··· The data ···
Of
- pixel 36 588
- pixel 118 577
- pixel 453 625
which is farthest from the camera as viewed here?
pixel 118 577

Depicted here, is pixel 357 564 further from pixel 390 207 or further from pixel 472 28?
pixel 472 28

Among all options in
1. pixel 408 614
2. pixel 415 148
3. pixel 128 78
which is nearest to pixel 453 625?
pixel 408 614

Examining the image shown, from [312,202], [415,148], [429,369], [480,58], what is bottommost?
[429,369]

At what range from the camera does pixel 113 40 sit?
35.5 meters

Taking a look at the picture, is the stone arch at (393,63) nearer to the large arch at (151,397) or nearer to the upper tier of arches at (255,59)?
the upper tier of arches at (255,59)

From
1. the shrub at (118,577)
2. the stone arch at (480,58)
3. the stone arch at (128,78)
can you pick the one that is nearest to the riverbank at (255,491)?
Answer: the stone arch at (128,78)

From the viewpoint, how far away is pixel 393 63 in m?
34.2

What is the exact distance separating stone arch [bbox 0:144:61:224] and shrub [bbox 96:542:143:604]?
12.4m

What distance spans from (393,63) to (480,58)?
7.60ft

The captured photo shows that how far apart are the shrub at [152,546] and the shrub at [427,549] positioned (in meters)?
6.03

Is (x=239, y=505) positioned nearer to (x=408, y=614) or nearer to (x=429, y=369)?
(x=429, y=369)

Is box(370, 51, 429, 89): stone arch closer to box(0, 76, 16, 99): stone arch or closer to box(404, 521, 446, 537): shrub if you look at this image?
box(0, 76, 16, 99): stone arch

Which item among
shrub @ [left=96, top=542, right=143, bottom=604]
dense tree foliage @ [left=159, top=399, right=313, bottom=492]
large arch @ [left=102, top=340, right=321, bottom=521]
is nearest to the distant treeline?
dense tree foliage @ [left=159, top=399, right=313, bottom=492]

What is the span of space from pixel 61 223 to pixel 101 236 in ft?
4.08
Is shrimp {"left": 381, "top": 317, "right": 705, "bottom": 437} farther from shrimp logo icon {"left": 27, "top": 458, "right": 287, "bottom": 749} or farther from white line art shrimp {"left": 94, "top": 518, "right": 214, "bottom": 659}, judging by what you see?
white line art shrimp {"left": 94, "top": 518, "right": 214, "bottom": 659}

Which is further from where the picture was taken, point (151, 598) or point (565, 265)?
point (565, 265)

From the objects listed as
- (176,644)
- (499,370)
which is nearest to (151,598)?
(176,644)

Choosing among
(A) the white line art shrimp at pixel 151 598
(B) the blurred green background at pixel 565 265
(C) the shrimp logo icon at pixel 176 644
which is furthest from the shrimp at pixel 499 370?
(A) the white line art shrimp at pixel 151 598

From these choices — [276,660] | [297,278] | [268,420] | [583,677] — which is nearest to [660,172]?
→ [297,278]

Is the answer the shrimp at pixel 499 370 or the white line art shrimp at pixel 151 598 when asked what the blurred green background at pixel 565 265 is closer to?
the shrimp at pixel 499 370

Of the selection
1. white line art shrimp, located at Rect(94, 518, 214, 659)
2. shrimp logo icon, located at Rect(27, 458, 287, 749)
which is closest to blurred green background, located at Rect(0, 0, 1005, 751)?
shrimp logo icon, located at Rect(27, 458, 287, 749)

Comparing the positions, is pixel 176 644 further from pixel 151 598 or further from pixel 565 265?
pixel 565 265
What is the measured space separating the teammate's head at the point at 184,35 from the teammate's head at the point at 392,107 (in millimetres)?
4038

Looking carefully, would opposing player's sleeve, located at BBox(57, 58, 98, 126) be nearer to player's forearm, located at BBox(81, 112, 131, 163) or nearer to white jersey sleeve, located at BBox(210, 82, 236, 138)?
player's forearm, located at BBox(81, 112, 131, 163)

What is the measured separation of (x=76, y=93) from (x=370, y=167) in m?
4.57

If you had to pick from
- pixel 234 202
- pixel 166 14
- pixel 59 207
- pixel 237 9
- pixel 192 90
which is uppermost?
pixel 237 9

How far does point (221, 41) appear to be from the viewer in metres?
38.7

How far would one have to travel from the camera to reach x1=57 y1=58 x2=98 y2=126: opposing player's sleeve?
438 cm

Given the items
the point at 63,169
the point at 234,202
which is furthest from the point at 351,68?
···
··· The data ···
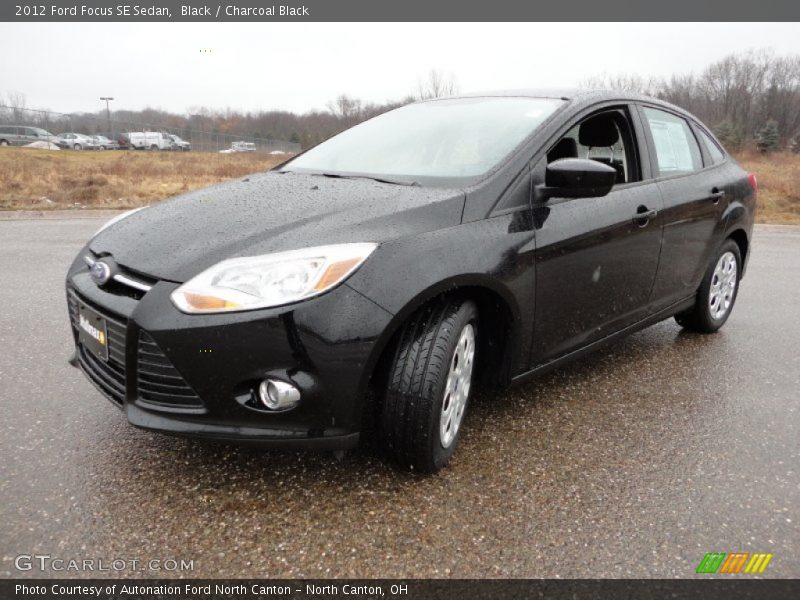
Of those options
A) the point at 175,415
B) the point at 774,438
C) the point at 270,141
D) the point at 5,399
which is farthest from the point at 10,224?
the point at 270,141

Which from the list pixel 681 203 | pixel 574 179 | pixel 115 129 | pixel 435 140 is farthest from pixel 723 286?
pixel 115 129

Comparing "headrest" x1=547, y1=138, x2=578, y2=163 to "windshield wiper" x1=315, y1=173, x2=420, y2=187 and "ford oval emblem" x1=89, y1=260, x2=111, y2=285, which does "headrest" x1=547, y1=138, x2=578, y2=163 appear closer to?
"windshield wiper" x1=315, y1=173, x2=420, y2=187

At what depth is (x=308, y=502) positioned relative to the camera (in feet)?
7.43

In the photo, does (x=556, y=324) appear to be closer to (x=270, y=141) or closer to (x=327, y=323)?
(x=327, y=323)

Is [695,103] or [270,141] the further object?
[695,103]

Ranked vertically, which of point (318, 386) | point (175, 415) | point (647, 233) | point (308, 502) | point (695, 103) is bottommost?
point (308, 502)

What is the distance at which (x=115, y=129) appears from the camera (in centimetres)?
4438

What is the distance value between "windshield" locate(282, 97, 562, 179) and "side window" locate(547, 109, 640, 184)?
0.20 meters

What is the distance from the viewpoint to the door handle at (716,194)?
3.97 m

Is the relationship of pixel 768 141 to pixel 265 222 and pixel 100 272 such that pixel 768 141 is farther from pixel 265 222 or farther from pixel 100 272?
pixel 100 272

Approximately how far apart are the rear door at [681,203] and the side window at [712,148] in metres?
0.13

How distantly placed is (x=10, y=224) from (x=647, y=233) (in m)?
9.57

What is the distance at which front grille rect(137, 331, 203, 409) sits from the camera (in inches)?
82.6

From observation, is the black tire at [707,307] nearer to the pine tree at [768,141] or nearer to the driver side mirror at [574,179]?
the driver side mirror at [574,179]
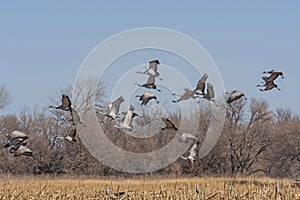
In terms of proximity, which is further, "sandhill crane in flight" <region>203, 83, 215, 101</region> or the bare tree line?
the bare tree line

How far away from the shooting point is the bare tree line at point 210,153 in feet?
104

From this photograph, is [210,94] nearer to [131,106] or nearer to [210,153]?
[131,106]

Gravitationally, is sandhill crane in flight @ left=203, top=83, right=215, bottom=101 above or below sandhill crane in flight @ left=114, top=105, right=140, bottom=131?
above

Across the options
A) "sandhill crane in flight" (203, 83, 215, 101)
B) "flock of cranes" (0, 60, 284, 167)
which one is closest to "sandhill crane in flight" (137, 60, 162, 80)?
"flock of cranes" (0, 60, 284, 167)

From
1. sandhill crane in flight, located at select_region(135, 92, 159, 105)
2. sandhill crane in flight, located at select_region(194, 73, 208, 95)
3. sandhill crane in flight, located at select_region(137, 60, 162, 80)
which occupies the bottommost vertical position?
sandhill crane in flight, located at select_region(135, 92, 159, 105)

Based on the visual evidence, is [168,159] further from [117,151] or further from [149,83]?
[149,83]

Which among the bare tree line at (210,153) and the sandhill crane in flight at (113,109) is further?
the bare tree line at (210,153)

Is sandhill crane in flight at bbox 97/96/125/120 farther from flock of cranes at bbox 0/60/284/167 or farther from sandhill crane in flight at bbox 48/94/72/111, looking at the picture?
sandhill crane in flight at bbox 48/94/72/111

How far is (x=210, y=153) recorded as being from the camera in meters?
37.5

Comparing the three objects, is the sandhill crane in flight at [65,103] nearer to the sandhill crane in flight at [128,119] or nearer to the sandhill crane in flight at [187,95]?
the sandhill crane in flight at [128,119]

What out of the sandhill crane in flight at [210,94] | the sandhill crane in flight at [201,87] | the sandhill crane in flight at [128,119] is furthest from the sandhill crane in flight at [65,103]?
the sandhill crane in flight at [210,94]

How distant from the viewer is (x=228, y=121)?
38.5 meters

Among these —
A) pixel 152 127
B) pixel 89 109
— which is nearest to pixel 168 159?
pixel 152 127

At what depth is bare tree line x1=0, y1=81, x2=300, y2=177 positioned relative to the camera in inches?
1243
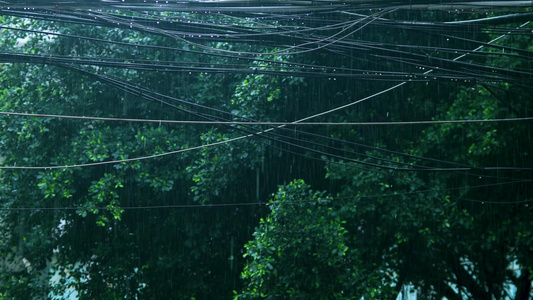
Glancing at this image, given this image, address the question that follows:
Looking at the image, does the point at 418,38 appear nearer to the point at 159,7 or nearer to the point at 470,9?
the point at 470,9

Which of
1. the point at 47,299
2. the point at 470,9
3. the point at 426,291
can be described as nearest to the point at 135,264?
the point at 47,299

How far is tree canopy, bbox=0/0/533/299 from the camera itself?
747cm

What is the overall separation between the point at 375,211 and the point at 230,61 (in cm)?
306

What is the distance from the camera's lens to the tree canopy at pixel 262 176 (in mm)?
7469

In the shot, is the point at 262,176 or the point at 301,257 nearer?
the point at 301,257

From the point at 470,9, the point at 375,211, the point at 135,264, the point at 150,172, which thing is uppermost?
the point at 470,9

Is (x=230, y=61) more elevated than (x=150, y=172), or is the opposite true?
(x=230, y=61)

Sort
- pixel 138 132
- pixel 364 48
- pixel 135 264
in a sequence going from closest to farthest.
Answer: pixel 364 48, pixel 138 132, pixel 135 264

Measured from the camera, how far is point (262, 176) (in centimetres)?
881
···
··· The data ···
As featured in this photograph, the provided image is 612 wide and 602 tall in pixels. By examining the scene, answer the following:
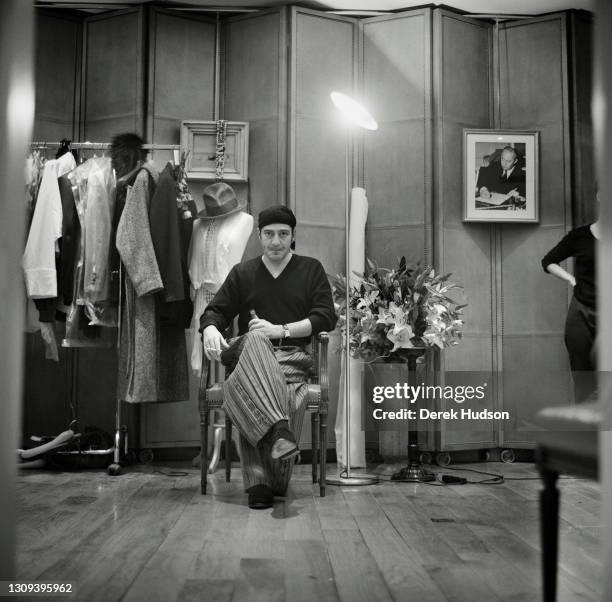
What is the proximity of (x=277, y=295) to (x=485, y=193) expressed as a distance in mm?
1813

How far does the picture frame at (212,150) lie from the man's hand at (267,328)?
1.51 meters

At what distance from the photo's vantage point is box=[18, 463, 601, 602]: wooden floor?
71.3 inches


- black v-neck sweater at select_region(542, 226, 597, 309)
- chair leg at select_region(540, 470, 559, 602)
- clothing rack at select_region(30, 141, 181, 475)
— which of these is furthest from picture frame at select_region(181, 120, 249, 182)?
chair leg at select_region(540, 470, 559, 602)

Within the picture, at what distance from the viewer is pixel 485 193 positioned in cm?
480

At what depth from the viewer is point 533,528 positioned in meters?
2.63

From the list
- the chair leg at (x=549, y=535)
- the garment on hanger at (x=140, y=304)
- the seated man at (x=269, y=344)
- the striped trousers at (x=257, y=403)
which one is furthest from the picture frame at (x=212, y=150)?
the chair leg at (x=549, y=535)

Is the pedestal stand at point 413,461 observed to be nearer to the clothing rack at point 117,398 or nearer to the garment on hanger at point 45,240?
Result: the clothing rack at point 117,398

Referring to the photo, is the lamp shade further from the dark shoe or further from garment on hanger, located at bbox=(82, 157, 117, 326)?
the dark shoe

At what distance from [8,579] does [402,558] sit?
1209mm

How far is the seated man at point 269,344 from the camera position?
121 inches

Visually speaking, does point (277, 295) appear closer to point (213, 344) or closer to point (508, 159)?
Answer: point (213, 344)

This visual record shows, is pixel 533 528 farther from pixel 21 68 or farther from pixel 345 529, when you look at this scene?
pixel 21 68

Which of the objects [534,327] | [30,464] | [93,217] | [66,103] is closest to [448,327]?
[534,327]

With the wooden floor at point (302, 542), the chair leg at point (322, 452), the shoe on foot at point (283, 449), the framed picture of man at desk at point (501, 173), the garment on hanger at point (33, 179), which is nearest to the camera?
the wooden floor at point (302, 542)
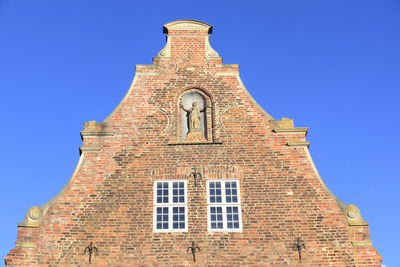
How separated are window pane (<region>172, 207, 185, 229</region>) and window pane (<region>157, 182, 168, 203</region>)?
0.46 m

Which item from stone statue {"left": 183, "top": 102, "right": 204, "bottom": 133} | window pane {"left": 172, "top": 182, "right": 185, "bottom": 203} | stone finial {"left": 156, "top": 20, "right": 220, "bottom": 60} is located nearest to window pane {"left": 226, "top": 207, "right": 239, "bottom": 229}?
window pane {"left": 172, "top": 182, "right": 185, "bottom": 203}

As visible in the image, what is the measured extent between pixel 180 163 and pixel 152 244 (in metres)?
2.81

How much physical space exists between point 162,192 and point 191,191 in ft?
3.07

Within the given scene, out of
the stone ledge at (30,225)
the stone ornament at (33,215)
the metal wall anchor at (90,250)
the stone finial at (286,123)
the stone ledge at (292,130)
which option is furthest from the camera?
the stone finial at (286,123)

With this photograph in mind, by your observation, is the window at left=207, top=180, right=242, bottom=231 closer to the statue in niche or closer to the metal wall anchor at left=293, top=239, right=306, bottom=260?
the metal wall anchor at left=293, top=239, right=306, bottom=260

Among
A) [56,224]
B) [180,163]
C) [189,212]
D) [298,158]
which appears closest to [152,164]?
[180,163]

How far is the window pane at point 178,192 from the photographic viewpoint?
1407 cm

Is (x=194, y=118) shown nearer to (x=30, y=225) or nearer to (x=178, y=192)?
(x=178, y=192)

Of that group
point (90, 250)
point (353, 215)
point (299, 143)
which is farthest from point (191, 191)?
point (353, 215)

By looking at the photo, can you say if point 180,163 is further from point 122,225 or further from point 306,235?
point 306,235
···
Direction: Return every line in the rows above that contains the word "pick", and treat uppercase and lowercase as different.

Task result:
can you pick the one that is nearest to the riverbank at (255,491)?
If you had to pick from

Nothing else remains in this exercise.